Another great response would have been self-deprecating humor from the people at Motrin. They screwed up, everyone knows it, they might as well take some tension out of the situation.
I think Motrin should have made a response ad with a woman talking while wearing a baby in a sling and apologizing.
Instead, they used corporate-speak and ran away. It’s a very old-media response that just doesn’t cut it these days.
BL, That is awesome. Let me know if you get a response. I sent out my post on Twitter and then had a quick discussion about Umbria, Flitrbox, and Radian6 monitoring services, and within minutes I had an email from the CEO at Radian6 about their product. He picked it up on Twitter. That is what you call reputation and brand management!
I guess we’ll see if Motrin has changed their ways. I think it’s tough for companies that have been around the block to adjust to the rules of the online world. Probably even suggesting that they should bring some humor into their response would be unthinkable, they probably think it would make things worse. I feel for them though- although I’m not trying to excuse their poor handling of this situation
I sent emails to various executives at McNeil Consumer Healthcare asking for comments about motrinmoms and other than the automated acknowledgments that that they received the email, and one generic response, I’ve heard nothing.

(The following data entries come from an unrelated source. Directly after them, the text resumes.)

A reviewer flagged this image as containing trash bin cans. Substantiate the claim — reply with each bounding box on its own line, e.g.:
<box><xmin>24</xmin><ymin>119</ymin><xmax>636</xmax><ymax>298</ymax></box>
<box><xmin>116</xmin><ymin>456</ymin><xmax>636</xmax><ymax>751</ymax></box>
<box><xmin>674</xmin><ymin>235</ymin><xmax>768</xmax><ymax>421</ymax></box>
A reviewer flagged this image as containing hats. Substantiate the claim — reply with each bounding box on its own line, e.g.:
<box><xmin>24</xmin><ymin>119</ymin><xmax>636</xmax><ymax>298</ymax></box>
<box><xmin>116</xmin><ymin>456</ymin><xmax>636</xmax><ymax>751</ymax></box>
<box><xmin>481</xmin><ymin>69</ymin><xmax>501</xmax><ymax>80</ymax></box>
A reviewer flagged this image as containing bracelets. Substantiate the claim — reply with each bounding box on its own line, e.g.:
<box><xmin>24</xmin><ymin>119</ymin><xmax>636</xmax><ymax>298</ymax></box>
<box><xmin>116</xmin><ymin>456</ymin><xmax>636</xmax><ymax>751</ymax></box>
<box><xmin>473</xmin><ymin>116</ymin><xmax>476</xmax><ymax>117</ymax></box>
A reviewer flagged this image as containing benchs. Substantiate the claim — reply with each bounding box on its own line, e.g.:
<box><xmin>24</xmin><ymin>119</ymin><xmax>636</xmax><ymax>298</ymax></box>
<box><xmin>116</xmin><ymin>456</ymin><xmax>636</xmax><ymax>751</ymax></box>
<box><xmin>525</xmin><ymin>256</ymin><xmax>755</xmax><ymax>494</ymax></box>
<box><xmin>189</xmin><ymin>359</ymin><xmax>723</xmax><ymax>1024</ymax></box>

I do agree that they’ve missed a great opportunity. Meanwhile, my parody of their ad on YouTube, Motrin for Ad Execs, while it is low in production values, still is getting a lot of good responses.
Corporations don’t REALLY want to hear from us. They’re too used to conditioning us to think what they want us to think.
Their most likely response to Social Media is to hire SEMs for “Damage Control” and PR to spin their reputations’ back to what they want us to think they are.
Notice that there are already more comments here than there are on the Ad Age site. Why? Because you don’t have to register here. You have to “register” to have a voice over there, automatically reducing the number of responses they would have received.
Great post! Just wanted to let you know you have a new subscriber- me!